What have we here? When I picked up this interest again in December 2017, it didn’t take long to get some of the same feelings I had 25+ years prior. Baseball card shops and shows in the Lehigh Valley were basically a known commodity in terms of which Carlton Fisk cards were available. Eventually, I had all of cards which existed in the area (except his pricey rookie card). BUT, every now and then, a vendor at a show would have something new, and that was amazing. It was easy to know which I was missing (for the main companies, cards are yearly), but any oddballs were unknown to me. With the internet, this feeling can still happen. Above is the SSPC 1976 Carlton Fisk card. It shouldn’t exist.

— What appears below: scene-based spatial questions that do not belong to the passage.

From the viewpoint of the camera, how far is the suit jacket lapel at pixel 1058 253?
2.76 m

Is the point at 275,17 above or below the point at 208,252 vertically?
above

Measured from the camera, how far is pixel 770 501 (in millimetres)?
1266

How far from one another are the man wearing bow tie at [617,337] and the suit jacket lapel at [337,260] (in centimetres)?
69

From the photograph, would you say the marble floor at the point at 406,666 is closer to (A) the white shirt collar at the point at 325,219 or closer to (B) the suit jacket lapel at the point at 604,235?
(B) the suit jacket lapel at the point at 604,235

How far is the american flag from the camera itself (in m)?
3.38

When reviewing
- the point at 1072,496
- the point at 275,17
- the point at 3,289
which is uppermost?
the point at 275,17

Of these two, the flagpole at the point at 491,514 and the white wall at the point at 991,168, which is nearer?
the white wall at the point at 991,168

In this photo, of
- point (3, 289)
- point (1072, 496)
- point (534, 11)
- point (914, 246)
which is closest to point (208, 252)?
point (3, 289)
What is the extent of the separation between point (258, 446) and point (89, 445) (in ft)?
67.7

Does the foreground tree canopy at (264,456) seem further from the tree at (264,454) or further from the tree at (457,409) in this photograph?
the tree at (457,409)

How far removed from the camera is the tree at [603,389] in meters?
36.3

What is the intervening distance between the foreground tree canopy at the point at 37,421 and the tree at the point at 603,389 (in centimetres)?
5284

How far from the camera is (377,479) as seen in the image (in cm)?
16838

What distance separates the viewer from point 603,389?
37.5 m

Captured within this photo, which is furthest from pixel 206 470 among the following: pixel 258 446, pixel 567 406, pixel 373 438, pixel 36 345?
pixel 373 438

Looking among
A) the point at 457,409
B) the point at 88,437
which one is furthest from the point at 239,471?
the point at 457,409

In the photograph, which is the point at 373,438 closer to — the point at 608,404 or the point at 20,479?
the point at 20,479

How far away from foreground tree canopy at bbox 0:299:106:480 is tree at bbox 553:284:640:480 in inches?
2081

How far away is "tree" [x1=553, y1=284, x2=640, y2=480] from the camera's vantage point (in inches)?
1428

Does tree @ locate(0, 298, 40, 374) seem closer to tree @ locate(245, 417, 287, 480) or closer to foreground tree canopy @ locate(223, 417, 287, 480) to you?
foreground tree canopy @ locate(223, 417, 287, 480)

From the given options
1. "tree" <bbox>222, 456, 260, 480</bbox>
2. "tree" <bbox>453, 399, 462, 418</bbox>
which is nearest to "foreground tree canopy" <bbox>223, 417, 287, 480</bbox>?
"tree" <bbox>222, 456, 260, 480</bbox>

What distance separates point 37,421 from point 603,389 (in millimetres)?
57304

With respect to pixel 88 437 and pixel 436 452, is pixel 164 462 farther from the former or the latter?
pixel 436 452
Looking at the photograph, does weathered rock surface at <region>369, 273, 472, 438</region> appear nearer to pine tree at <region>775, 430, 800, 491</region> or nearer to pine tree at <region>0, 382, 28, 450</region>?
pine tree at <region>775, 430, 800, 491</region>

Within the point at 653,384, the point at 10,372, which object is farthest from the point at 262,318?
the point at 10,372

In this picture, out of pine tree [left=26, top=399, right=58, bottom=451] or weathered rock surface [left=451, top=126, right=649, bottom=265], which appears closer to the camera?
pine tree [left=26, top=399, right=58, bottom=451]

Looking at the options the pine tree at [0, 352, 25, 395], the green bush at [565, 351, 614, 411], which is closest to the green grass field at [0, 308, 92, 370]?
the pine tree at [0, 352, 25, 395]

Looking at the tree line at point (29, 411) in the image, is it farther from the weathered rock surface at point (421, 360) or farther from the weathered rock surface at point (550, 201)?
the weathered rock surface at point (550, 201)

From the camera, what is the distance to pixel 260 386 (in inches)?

Literally, it shouldn’t exist. Topps had an MLB-blessed monopoly on the market. What did SSPC (Sports Stars Publishing Company) do? They simply made a set of cards unlicensed by the MLB and the MLBPA. Topps sued them, and the result of the lawsuit was that they’d stop making cards. Read more about SSPC and their parent company, TCMA, on the Baseball Card Pedia.
For the card itself, it looks like a Spring Training photoshoot, similar to the 1975 Topps. If the link above is to be trusted, the design goal was to copy the Bowman 1953. Mission accomplished. Interestingly, it’s printed on white paper instead of cardboard. Because the card doesn’t have tabular statistics, there’s more room for copy (written by Keith Olbermann while he was in high school, nonetheless), where we learn that his 1975 season was short due to a Spring Training hit-by-pitch. “BR-TR” left me scratching my head longer than I’d like to admit. It’s “Bats Right – Throws Right.” I’d go so far to say that there’s enough room on the card to not abbreviate it, but, hey, I’m no card designer.